• JOB:
Copy each of the rows below word for word, leaving out the pictures.

• DATA SUPPLIED:
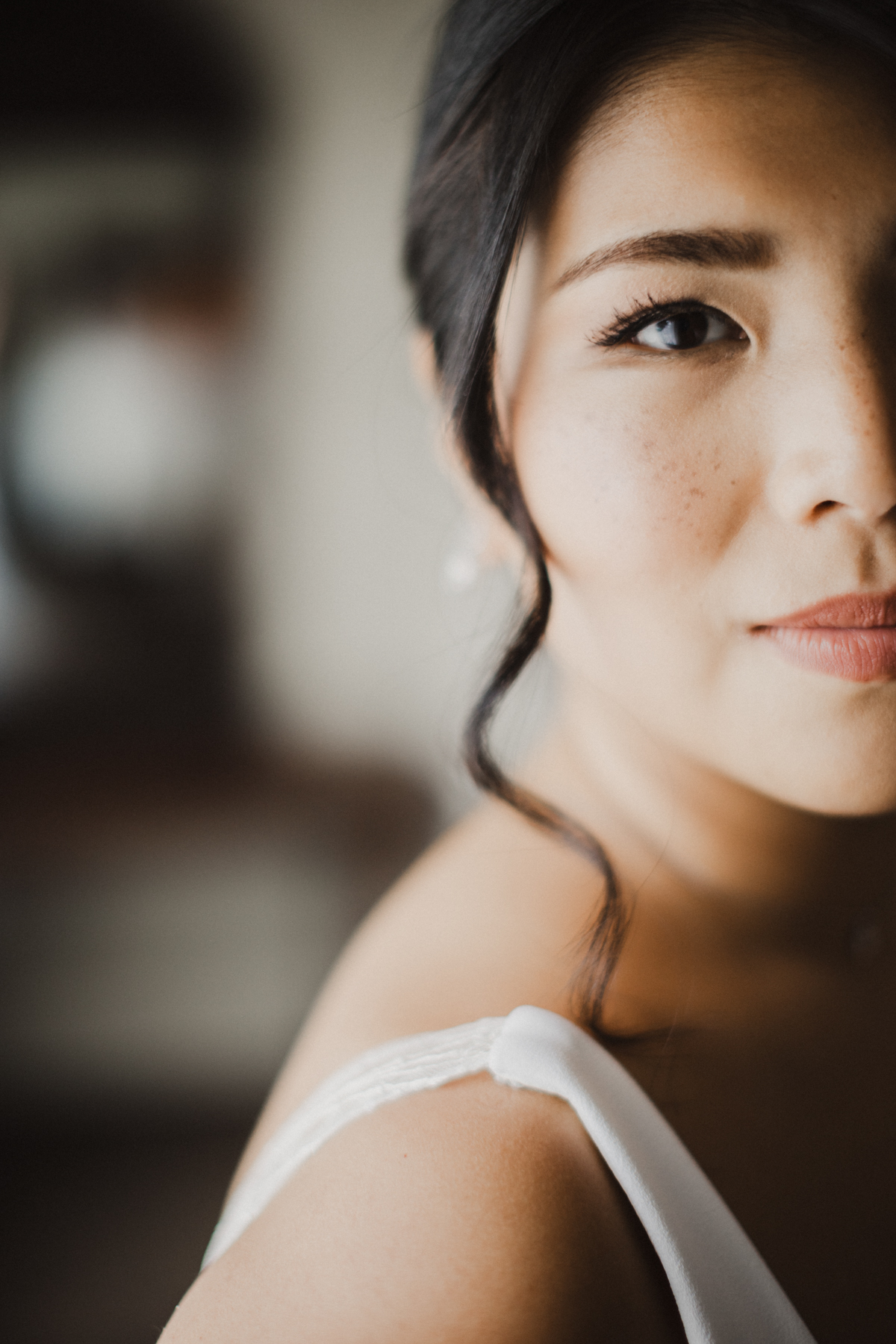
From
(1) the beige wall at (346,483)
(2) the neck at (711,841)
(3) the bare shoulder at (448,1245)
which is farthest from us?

• RESULT:
From
(1) the beige wall at (346,483)
(2) the neck at (711,841)
(3) the bare shoulder at (448,1245)
which is farthest from us?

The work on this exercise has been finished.